What to do - Type out the entries again, matching each one exactly.

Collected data

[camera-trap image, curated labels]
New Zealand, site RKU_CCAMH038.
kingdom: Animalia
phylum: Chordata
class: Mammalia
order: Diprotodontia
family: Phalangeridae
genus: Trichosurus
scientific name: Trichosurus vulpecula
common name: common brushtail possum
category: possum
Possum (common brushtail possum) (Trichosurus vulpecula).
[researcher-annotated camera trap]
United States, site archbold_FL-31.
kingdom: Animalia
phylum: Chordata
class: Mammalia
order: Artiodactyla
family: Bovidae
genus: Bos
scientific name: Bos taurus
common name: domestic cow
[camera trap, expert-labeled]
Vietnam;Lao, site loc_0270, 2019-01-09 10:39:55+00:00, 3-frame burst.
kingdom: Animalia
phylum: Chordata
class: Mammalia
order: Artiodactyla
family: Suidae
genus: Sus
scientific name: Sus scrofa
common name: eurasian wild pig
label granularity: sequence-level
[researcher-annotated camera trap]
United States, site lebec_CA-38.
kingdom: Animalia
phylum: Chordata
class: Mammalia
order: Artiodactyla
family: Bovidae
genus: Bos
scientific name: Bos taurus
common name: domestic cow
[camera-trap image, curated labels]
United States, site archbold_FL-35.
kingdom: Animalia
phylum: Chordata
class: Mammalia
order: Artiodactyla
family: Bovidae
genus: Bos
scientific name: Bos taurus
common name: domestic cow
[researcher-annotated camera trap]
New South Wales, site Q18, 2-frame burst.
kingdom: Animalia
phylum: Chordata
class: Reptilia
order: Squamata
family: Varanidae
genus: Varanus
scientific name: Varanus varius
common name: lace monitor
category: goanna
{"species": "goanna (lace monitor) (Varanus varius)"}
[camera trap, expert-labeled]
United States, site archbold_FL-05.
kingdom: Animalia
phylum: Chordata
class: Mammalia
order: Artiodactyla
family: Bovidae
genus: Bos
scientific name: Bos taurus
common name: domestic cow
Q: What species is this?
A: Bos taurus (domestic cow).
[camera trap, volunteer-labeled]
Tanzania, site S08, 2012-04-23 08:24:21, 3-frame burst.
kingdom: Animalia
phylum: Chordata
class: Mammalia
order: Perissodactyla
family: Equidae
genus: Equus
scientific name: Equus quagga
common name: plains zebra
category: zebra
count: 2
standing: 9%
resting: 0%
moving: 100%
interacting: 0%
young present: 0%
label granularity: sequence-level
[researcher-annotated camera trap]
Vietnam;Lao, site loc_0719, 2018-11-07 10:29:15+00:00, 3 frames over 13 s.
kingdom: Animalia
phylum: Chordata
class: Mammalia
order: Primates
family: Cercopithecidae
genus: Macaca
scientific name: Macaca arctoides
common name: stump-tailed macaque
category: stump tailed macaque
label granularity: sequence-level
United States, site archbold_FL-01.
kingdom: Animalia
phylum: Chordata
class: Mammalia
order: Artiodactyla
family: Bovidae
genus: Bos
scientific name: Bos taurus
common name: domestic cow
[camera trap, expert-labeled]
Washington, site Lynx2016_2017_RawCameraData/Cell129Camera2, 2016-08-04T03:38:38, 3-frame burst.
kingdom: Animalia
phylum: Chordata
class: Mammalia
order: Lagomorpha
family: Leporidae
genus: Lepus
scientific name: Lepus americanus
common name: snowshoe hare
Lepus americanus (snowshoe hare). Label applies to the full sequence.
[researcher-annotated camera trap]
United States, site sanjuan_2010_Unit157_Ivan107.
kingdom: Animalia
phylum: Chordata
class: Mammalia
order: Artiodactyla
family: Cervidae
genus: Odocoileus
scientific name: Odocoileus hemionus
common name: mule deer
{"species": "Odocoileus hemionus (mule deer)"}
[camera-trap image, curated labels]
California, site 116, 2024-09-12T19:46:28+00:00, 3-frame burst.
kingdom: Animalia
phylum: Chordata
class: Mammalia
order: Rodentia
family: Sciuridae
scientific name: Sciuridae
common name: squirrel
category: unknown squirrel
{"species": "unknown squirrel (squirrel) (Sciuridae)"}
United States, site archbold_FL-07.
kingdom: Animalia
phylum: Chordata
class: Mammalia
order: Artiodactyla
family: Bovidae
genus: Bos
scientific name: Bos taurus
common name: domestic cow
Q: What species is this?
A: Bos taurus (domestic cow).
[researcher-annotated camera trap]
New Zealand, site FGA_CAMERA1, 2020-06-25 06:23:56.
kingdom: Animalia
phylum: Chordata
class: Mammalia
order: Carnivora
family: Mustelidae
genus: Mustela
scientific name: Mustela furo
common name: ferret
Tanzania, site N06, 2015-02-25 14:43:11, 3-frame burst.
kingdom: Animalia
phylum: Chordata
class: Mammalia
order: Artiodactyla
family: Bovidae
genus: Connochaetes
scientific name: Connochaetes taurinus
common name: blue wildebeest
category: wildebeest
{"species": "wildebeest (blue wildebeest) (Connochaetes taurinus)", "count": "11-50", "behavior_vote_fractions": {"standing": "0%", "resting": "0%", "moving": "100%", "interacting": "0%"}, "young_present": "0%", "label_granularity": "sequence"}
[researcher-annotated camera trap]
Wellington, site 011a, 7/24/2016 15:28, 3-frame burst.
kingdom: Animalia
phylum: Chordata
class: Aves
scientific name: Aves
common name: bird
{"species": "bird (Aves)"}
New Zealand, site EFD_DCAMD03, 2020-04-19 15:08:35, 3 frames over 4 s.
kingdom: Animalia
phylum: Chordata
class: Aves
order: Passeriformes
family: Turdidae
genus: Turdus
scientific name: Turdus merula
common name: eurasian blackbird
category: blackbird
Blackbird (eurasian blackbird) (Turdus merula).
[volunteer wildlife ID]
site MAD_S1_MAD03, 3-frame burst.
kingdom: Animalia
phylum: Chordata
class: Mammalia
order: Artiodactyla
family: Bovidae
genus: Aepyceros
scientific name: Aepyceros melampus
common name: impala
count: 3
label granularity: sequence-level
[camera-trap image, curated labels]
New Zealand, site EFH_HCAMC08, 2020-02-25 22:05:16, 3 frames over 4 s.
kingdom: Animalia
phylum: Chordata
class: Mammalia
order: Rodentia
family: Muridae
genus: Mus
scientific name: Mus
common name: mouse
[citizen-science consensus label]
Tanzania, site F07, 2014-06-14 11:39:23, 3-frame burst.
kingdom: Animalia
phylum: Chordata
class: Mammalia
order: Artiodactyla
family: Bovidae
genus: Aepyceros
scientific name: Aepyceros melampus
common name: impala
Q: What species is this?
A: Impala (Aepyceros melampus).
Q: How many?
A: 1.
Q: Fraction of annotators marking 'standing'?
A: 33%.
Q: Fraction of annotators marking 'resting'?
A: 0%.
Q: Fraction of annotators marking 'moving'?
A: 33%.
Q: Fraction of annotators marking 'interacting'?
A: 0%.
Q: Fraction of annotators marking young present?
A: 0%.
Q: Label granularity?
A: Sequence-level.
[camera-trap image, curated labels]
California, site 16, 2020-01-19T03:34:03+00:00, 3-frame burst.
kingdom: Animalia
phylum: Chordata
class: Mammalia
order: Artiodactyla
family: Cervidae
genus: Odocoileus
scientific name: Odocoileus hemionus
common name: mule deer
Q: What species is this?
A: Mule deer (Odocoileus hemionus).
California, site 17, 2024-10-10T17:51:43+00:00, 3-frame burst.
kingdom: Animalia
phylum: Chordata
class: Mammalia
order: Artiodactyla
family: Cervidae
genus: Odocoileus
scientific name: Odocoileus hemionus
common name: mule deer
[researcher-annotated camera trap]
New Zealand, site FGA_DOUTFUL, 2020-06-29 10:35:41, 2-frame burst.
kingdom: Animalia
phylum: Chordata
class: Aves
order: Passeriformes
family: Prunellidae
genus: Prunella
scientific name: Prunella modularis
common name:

Answer to the exercise -
[camera-trap image, curated labels]
New Zealand, site RKU_CCAMH038.
kingdom: Animalia
phylum: Chordata
class: Mammalia
order: Diprotodontia
family: Phalangeridae
genus: Trichosurus
scientific name: Trichosurus vulpecula
common name: common brushtail possum
category: possum
Possum (common brushtail possum) (Trichosurus vulpecula).
[researcher-annotated camera trap]
United States, site archbold_FL-31.
kingdom: Animalia
phylum: Chordata
class: Mammalia
order: Artiodactyla
family: Bovidae
genus: Bos
scientific name: Bos taurus
common name: domestic cow
[camera trap, expert-labeled]
Vietnam;Lao, site loc_0270, 2019-01-09 10:39:55+00:00, 3-frame burst.
kingdom: Animalia
phylum: Chordata
class: Mammalia
order: Artiodactyla
family: Suidae
genus: Sus
scientific name: Sus scrofa
common name: eurasian wild pig
label granularity: sequence-level
[researcher-annotated camera trap]
United States, site lebec_CA-38.
kingdom: Animalia
phylum: Chordata
class: Mammalia
order: Artiodactyla
family: Bovidae
genus: Bos
scientific name: Bos taurus
common name: domestic cow
[camera-trap image, curated labels]
United States, site archbold_FL-35.
kingdom: Animalia
phylum: Chordata
class: Mammalia
order: Artiodactyla
family: Bovidae
genus: Bos
scientific name: Bos taurus
common name: domestic cow
[researcher-annotated camera trap]
New South Wales, site Q18, 2-frame burst.
kingdom: Animalia
phylum: Chordata
class: Reptilia
order: Squamata
family: Varanidae
genus: Varanus
scientific name: Varanus varius
common name: lace monitor
category: goanna
{"species": "goanna (lace monitor) (Varanus varius)"}
[camera trap, expert-labeled]
United States, site archbold_FL-05.
kingdom: Animalia
phylum: Chordata
class: Mammalia
order: Artiodactyla
family: Bovidae
genus: Bos
scientific name: Bos taurus
common name: domestic cow
Q: What species is this?
A: Bos taurus (domestic cow).
[camera trap, volunteer-labeled]
Tanzania, site S08, 2012-04-23 08:24:21, 3-frame burst.
kingdom: Animalia
phylum: Chordata
class: Mammalia
order: Perissodactyla
family: Equidae
genus: Equus
scientific name: Equus quagga
common name: plains zebra
category: zebra
count: 2
standing: 9%
resting: 0%
moving: 100%
interacting: 0%
young present: 0%
label granularity: sequence-level
[researcher-annotated camera trap]
Vietnam;Lao, site loc_0719, 2018-11-07 10:29:15+00:00, 3 frames over 13 s.
kingdom: Animalia
phylum: Chordata
class: Mammalia
order: Primates
family: Cercopithecidae
genus: Macaca
scientific name: Macaca arctoides
common name: stump-tailed macaque
category: stump tailed macaque
label granularity: sequence-level
United States, site archbold_FL-01.
kingdom: Animalia
phylum: Chordata
class: Mammalia
order: Artiodactyla
family: Bovidae
genus: Bos
scientific name: Bos taurus
common name: domestic cow
[camera trap, expert-labeled]
Washington, site Lynx2016_2017_RawCameraData/Cell129Camera2, 2016-08-04T03:38:38, 3-frame burst.
kingdom: Animalia
phylum: Chordata
class: Mammalia
order: Lagomorpha
family: Leporidae
genus: Lepus
scientific name: Lepus americanus
common name: snowshoe hare
Lepus americanus (snowshoe hare). Label applies to the full sequence.
[researcher-annotated camera trap]
United States, site sanjuan_2010_Unit157_Ivan107.
kingdom: Animalia
phylum: Chordata
class: Mammalia
order: Artiodactyla
family: Cervidae
genus: Odocoileus
scientific name: Odocoileus hemionus
common name: mule deer
{"species": "Odocoileus hemionus (mule deer)"}
[camera-trap image, curated labels]
California, site 116, 2024-09-12T19:46:28+00:00, 3-frame burst.
kingdom: Animalia
phylum: Chordata
class: Mammalia
order: Rodentia
family: Sciuridae
scientific name: Sciuridae
common name: squirrel
category: unknown squirrel
{"species": "unknown squirrel (squirrel) (Sciuridae)"}
United States, site archbold_FL-07.
kingdom: Animalia
phylum: Chordata
class: Mammalia
order: Artiodactyla
family: Bovidae
genus: Bos
scientific name: Bos taurus
common name: domestic cow
Q: What species is this?
A: Bos taurus (domestic cow).
[researcher-annotated camera trap]
New Zealand, site FGA_CAMERA1, 2020-06-25 06:23:56.
kingdom: Animalia
phylum: Chordata
class: Mammalia
order: Carnivora
family: Mustelidae
genus: Mustela
scientific name: Mustela furo
common name: ferret
Tanzania, site N06, 2015-02-25 14:43:11, 3-frame burst.
kingdom: Animalia
phylum: Chordata
class: Mammalia
order: Artiodactyla
family: Bovidae
genus: Connochaetes
scientific name: Connochaetes taurinus
common name: blue wildebeest
category: wildebeest
{"species": "wildebeest (blue wildebeest) (Connochaetes taurinus)", "count": "11-50", "behavior_vote_fractions": {"standing": "0%", "resting": "0%", "moving": "100%", "interacting": "0%"}, "young_present": "0%", "label_granularity": "sequence"}
[researcher-annotated camera trap]
Wellington, site 011a, 7/24/2016 15:28, 3-frame burst.
kingdom: Animalia
phylum: Chordata
class: Aves
scientific name: Aves
common name: bird
{"species": "bird (Aves)"}
New Zealand, site EFD_DCAMD03, 2020-04-19 15:08:35, 3 frames over 4 s.
kingdom: Animalia
phylum: Chordata
class: Aves
order: Passeriformes
family: Turdidae
genus: Turdus
scientific name: Turdus merula
common name: eurasian blackbird
category: blackbird
Blackbird (eurasian blackbird) (Turdus merula).
[volunteer wildlife ID]
site MAD_S1_MAD03, 3-frame burst.
kingdom: Animalia
phylum: Chordata
class: Mammalia
order: Artiodactyla
family: Bovidae
genus: Aepyceros
scientific name: Aepyceros melampus
common name: impala
count: 3
label granularity: sequence-level
[camera-trap image, curated labels]
New Zealand, site EFH_HCAMC08, 2020-02-25 22:05:16, 3 frames over 4 s.
kingdom: Animalia
phylum: Chordata
class: Mammalia
order: Rodentia
family: Muridae
genus: Mus
scientific name: Mus
common name: mouse
[citizen-science consensus label]
Tanzania, site F07, 2014-06-14 11:39:23, 3-frame burst.
kingdom: Animalia
phylum: Chordata
class: Mammalia
order: Artiodactyla
family: Bovidae
genus: Aepyceros
scientific name: Aepyceros melampus
common name: impala
Q: What species is this?
A: Impala (Aepyceros melampus).
Q: How many?
A: 1.
Q: Fraction of annotators marking 'standing'?
A: 33%.
Q: Fraction of annotators marking 'resting'?
A: 0%.
Q: Fraction of annotators marking 'moving'?
A: 33%.
Q: Fraction of annotators marking 'interacting'?
A: 0%.
Q: Fraction of annotators marking young present?
A: 0%.
Q: Label granularity?
A: Sequence-level.
[camera-trap image, curated labels]
California, site 16, 2020-01-19T03:34:03+00:00, 3-frame burst.
kingdom: Animalia
phylum: Chordata
class: Mammalia
order: Artiodactyla
family: Cervidae
genus: Odocoileus
scientific name: Odocoileus hemionus
common name: mule deer
Q: What species is this?
A: Mule deer (Odocoileus hemionus).
California, site 17, 2024-10-10T17:51:43+00:00, 3-frame burst.
kingdom: Animalia
phylum: Chordata
class: Mammalia
order: Artiodactyla
family: Cervidae
genus: Odocoileus
scientific name: Odocoileus hemionus
common name: mule deer
[researcher-annotated camera trap]
New Zealand, site FGA_DOUTFUL, 2020-06-29 10:35:41, 2-frame burst.
kingdom: Animalia
phylum: Chordata
class: Aves
order: Passeriformes
family: Prunellidae
genus: Prunella
scientific name: Prunella modularis
common name:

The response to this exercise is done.